A version for oil fields is designed to separate out gas from the high-pressure stream before utilizing the liquid as the driving force, passing through a jet pump which boosts production of the low-pressure stream.

Big oil production ship, gas semi

planned for Aasgard project

THE WORLD'S LARGEST production ship and gas production semisubmersible are slated for use in development by Den norske stats oljeselskap AS (Statoil) of the Aasgard discoveries in the Norwegian Sea.

The Aasgard project involves development of the Smoerbukk, South Smoerbukk, and Midgard discoveries, with estimated reserves amounting to 800 million bbl of oil and 7 tcf of gas.

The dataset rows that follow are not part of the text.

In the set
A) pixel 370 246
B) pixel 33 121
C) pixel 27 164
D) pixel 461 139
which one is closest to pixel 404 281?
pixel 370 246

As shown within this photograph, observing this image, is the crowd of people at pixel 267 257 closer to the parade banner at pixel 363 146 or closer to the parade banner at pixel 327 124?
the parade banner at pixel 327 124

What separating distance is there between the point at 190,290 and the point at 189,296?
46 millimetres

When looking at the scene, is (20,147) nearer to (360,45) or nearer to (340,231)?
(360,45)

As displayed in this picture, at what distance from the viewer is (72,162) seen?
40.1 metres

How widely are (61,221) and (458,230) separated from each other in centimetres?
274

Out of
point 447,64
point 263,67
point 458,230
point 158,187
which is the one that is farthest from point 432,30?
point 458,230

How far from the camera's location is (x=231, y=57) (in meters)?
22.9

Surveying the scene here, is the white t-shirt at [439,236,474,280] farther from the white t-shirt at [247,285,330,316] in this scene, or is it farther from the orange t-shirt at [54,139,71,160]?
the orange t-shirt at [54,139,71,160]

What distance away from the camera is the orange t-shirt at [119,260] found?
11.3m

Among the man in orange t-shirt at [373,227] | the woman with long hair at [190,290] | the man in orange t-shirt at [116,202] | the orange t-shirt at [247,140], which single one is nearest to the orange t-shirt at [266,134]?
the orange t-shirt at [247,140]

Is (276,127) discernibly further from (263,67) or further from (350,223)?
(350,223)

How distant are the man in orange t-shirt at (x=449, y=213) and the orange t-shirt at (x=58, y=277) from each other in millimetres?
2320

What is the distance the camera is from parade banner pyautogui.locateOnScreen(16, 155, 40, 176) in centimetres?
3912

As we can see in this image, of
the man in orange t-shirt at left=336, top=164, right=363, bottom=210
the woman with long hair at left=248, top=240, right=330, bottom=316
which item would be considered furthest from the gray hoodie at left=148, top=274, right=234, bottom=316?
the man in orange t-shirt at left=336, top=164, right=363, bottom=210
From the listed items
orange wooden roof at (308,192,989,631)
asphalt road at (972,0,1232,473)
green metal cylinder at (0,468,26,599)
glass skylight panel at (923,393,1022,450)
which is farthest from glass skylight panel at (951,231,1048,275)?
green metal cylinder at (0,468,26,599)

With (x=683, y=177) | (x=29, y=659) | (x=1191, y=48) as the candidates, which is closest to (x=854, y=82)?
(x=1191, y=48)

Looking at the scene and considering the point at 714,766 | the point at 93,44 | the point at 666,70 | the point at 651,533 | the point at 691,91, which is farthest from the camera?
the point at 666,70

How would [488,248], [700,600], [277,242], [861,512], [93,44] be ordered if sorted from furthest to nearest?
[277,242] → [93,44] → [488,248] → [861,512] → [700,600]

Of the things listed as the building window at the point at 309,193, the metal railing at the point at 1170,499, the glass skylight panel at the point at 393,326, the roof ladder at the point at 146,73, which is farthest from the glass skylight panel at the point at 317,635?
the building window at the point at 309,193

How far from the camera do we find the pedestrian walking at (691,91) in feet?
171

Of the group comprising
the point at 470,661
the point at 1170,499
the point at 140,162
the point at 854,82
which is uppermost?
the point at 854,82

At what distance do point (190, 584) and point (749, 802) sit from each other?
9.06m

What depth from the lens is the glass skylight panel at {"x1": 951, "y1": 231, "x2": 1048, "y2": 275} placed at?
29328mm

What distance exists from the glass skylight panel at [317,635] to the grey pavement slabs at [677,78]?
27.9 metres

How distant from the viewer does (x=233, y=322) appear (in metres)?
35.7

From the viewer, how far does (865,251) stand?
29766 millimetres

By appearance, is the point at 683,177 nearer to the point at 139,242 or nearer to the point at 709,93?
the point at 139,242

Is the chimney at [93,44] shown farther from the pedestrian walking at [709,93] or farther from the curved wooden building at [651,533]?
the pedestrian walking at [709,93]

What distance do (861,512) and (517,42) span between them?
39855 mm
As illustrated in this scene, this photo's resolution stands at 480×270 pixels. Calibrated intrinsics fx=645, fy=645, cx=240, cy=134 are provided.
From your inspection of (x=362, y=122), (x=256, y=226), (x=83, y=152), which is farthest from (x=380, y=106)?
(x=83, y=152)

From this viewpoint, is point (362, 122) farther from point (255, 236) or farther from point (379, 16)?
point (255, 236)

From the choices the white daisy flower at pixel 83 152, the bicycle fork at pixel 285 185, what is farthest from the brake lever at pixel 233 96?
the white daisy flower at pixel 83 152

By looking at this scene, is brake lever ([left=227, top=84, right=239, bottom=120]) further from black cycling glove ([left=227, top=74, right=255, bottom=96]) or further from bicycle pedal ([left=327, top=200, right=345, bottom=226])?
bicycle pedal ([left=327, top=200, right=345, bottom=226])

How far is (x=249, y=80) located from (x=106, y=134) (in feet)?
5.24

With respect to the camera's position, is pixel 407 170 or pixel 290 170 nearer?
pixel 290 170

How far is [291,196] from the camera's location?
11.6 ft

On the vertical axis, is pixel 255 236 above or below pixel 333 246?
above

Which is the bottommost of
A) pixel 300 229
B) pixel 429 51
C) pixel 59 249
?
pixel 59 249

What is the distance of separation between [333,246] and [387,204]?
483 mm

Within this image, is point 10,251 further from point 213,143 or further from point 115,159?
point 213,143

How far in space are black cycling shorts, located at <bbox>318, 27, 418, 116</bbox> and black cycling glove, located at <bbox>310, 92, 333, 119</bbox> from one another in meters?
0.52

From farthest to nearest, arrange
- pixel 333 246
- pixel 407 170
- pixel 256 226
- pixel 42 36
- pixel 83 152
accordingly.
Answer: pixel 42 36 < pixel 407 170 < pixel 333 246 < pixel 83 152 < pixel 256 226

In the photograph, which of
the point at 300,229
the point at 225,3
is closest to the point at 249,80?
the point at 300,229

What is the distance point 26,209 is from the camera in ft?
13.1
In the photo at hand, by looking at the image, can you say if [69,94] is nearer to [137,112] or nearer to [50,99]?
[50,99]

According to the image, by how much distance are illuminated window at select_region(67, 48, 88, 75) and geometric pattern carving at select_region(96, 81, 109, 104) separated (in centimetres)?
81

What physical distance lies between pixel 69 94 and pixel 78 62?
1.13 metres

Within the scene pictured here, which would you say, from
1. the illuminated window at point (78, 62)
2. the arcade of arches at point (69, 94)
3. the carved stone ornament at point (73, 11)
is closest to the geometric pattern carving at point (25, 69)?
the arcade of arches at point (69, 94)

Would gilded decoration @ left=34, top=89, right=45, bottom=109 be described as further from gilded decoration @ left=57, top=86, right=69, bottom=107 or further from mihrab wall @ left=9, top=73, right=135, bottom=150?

The production ship will have capacity to produce 200,000 b/d of oil, to process 15-16 million cu m/day of gas, and to store 150,000 cu m of oil. It will be 276 m long and 45.4 m wide and have a draft of 26.6 m.

The oil production ship is to leave Aker's Stord yard at the end of May 1998 and be ready for oil production in early August 1998.

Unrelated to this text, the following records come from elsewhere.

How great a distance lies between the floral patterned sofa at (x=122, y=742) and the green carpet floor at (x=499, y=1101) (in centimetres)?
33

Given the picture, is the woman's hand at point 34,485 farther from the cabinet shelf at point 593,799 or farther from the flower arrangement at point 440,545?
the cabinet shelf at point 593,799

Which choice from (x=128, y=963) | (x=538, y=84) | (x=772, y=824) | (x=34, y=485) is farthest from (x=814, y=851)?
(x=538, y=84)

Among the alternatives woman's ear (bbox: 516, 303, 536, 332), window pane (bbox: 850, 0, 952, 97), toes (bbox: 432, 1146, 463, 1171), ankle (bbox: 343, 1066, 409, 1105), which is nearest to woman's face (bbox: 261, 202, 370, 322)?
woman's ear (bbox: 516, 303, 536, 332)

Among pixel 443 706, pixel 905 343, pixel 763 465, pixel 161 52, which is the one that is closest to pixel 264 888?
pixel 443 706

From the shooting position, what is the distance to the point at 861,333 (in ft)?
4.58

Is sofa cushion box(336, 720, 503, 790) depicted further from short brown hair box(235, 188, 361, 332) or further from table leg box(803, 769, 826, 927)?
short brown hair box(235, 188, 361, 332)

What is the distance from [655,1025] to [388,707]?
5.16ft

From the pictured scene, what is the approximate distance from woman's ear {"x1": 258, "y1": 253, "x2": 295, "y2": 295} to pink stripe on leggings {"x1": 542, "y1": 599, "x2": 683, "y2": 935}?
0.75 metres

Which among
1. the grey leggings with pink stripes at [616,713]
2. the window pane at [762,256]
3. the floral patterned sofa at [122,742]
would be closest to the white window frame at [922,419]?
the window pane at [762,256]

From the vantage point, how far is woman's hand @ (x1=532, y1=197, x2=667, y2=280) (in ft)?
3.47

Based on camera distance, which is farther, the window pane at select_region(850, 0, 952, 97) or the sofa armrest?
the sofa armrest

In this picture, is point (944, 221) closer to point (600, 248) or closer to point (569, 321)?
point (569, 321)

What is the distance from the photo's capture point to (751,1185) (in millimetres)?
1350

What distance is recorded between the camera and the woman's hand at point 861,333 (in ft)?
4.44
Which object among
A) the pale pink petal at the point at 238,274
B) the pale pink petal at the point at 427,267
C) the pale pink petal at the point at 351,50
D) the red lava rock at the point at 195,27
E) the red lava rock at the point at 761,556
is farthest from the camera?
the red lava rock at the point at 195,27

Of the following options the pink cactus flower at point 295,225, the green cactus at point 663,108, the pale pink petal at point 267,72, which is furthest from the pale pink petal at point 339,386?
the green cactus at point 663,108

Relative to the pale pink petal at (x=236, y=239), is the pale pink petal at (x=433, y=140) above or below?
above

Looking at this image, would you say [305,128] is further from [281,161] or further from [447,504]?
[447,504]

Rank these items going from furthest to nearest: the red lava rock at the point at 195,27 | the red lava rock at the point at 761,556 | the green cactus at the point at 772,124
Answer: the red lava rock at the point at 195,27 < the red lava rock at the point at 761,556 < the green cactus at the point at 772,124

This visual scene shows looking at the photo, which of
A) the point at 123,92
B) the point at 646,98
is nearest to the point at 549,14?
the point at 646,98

Statoil has said the production semisubmersible will have capacity to produce 36 million cu m/day of gas, 11,000 cu m/day of oil, and 14,000 cu m/day of condensate.

Design work on the semisubmersible will continue until April 1997. The production semisubmersible is scheduled to be ready for production in October 2000.

Besides two innovative production vessels, Statoil has also decided to build a unique vessel for well completion and intervention services because of the high number of subsea wellheads planned for Aasgard.

Statoil plans construction of a small waterplane area twin-hull (Swath) vessel, an innovative alternative to semisubmersible rigs for many well operations.

Smedvig AS of Stavanger will own and operate the Swath vessel, which is said to have stability and seakeeping and load-handling capabilities similar to those of a semisubmersible rig but to be more mobile.

The Swath concept is the result of Statoil's efforts to develop a cost-effective technique for deepwater workovers and completions. The company has recently sanctioned field developments involving a total of about 100 subsea wellheads, including 60 for Aasgard.

Statoil's idea to cut well workover and completion costs in Aasgard is to build a relatively fast, dynamically positioned vessel specifically designed for the job. The main savings will come through the shorter time required to move and position the rig between operations.

The company estimates that the Swath vessel will be able to perform well completions 36% cheaper and workovers 50% cheaper than those done from an anchored semisubmersible.

Swath model testing was completed in January at the Danish Marine Institute in Copenhagen. A full-size, 10,000 dwt unit would be 122 m long with a 2,600 sq m deck space. Sailing speed would be 13-14 knots.